Twins get better of this deal

Morneau (5 hits) shines as Red Sox and Ortiz falter

Twins general manager Terry Ryan was chewing on a cheeseburger in the press dining lounge before last night's 7-3 win over the Red Sox when a scribe asked about a subject that probably ruined his meal.

``Plain and simple, it was a bad decision," Ryan said when asked about releasing David Ortiz Dec. 16, 2002. ``I just made a bad decision. It was me. Nobody else is to blame. If I knew he was going to be first, second, or third in the MVP voting the last three years, I certainly wouldn't have released him."

He probably shouldn't kick himself too hard. In fact, Lou Gorman was sitting right beside him, trying to comfort him by mentioning that he's still reminded about Jeff Bagwell.

While he gave up a DH who wasn't the David Ortiz we now see in a Sox uniform (Big Papi hit .272 with 20 homers and 75 RBIs in 2002), he more than made up for it with another move or two. Think the Giants are kicking themselves for acquiring catcher A.J. Pierzynski from the Twins for Francisco Liriano, Joe Nathan, and Boof Bonser a year later? Probably.

## [DATASET EXTRACT]

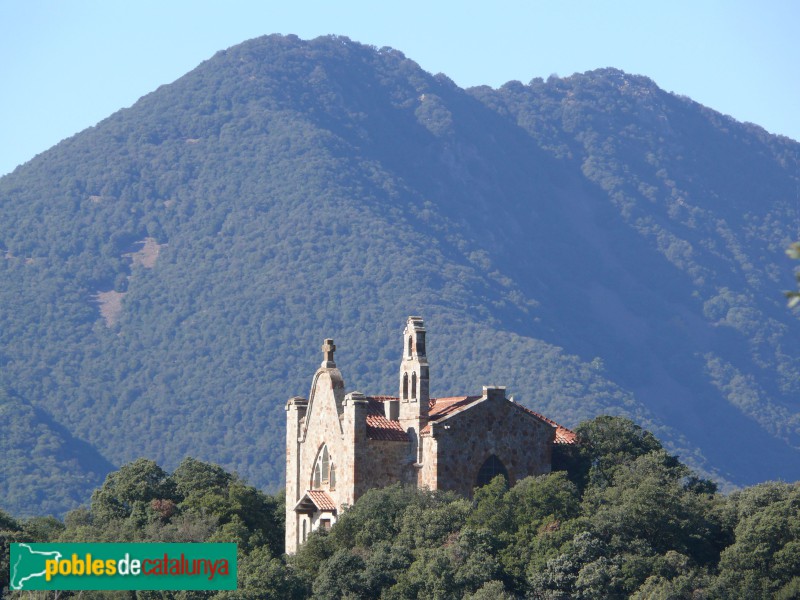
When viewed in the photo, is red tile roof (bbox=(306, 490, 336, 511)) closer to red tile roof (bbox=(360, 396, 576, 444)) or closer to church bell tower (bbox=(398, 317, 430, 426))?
red tile roof (bbox=(360, 396, 576, 444))

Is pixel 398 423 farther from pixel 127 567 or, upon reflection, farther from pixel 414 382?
pixel 127 567

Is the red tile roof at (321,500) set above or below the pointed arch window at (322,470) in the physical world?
below

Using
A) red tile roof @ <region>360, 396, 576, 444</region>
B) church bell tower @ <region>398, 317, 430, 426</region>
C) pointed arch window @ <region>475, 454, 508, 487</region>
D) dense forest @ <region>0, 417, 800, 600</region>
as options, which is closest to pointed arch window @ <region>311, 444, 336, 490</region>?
red tile roof @ <region>360, 396, 576, 444</region>

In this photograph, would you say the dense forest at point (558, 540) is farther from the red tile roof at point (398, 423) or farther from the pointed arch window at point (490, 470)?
the pointed arch window at point (490, 470)

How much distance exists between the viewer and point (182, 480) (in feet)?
264

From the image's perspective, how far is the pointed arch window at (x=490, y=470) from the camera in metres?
72.4

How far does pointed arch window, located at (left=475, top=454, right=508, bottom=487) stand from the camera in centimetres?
7244

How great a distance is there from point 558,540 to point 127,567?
1728 cm

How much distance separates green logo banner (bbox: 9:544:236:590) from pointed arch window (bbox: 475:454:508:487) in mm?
15670

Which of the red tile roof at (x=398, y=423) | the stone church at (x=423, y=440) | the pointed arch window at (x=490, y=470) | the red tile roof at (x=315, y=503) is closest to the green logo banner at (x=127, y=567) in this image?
the stone church at (x=423, y=440)

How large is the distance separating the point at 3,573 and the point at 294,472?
44.4 feet

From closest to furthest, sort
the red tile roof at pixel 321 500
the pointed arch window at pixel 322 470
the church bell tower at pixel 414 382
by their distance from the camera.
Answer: the church bell tower at pixel 414 382 → the red tile roof at pixel 321 500 → the pointed arch window at pixel 322 470

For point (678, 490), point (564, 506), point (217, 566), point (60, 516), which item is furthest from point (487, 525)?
point (60, 516)

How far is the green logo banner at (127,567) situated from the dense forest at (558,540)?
6.70m
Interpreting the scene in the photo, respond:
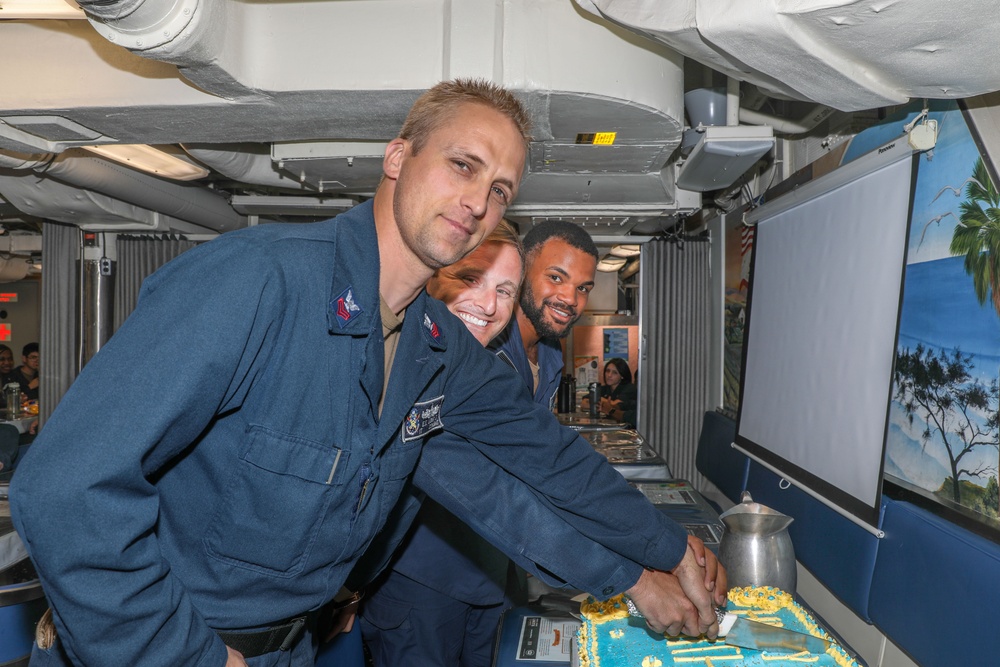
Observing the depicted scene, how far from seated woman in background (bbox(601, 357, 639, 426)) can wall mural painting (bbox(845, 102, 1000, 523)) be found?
4045 millimetres

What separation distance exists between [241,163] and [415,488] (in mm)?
3049

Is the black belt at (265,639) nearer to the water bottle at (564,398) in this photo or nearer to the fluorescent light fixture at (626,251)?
the water bottle at (564,398)

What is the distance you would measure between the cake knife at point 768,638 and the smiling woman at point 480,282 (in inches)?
37.6

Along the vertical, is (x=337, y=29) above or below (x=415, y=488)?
above

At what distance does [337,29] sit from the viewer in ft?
8.07

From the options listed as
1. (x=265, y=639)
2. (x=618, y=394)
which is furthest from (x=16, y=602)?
(x=618, y=394)

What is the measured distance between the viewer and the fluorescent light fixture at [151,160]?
3861 mm

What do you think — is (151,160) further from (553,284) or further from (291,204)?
(553,284)

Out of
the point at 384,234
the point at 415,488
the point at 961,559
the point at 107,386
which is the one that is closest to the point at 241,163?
the point at 415,488

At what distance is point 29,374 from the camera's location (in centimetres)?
815

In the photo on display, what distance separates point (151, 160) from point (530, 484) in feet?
11.9

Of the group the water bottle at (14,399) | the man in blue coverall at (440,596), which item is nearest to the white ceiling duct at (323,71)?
the man in blue coverall at (440,596)

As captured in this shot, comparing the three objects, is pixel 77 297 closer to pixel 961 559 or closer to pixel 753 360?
pixel 753 360

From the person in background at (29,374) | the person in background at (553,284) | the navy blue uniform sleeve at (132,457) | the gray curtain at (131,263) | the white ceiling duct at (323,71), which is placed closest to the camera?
the navy blue uniform sleeve at (132,457)
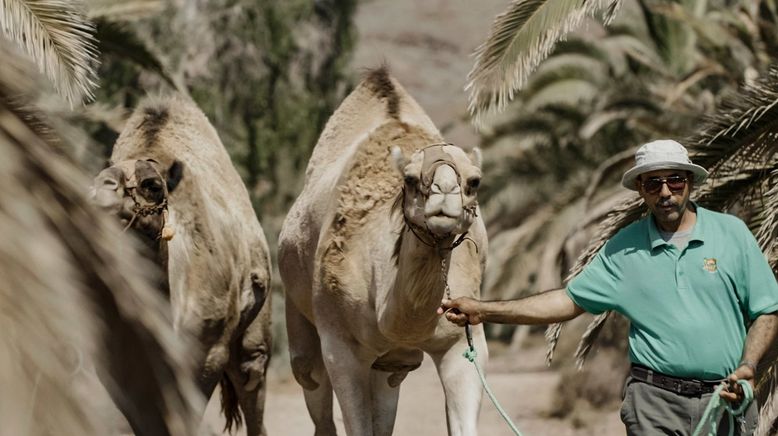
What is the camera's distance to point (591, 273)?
224 inches

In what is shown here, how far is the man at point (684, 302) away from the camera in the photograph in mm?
5340

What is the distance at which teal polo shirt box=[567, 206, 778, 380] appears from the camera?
5.34m

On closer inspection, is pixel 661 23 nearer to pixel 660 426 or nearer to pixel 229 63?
pixel 229 63

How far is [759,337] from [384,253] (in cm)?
295

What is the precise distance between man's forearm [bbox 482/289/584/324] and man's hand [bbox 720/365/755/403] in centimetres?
71

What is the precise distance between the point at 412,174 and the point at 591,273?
1627 millimetres

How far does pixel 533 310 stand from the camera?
567 cm

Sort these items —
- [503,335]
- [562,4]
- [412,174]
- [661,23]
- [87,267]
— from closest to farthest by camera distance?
[87,267]
[412,174]
[562,4]
[661,23]
[503,335]

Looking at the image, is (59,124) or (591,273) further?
(591,273)

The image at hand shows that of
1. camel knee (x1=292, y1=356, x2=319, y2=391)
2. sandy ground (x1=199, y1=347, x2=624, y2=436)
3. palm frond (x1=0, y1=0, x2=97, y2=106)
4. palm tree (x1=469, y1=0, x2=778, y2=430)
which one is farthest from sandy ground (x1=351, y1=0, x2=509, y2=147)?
palm frond (x1=0, y1=0, x2=97, y2=106)

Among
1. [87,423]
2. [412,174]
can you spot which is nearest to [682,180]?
[412,174]

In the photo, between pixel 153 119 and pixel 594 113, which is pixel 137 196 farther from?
pixel 594 113

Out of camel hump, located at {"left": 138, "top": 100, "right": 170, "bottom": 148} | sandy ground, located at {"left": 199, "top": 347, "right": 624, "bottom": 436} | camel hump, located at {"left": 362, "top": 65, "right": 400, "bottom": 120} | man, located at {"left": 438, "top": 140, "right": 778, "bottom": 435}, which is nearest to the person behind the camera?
man, located at {"left": 438, "top": 140, "right": 778, "bottom": 435}

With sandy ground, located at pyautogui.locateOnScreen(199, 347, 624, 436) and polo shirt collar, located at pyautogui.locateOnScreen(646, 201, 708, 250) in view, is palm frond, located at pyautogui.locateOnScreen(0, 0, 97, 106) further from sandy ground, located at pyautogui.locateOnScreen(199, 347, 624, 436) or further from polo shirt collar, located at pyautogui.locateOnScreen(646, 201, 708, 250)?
sandy ground, located at pyautogui.locateOnScreen(199, 347, 624, 436)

## [WHAT THIS EXERCISE ASKS]
1 - According to the baseball article, on what date did Terry Ryan release David Ortiz?
2 - Continue the article about the Twins and David Ortiz, starting after its final sentence.

## [TASK RESULTS]
1 - December 16, 2002.

2 -
Watching the game from the press box last night, Ryan probably digested his meal pretty well while watching his own MVP candidate, Justin Morneau, go 5 for 5 with an RBI and two runs. Ortiz, who was sick with the flu, went 0 for 5 with three strikeouts, including one against closer Nathan to end the game. Ortiz remains one home run shy of Jimmie Foxx's team record of 50.

Morneau put on a hitting clinic to raise his average to .326, stroking a pair of doubles among his five hits, which were scattered around the ballpark.

``It seemed like I came up there and had a chance" Morneau said. ``Especially in that last at-bat [an RBI double in the ninth]. I walk up there and [Doug] Mirabelli's trying to jinx me.

``Walked up to the plate, got in the box, and he said, `You ever had five hits in a game?' I just looked at him and said, `You just had to do that, didn't you?' I started laughing and he was laughing. He said, `I've got to try something.' Then, I got a hit. Made me smile. Pretty superstitious."

Torii Hunter, who hit a two-run homer off Tim Wakefield in the third inning to make it 6-0, lauded, ``Five for five. He was Ichiro today. One RBI, 5 for 5. He was a big Ichiro."

Morneau is the kind of player who helps make up for the fact that Big Papi was let go.

``David is a heck of a guy, and I know he wasn't too happy with me when I called him to tell him the bad news," said Ryan. ``He was very happy being with our group of guys. He wanted to stay with that group."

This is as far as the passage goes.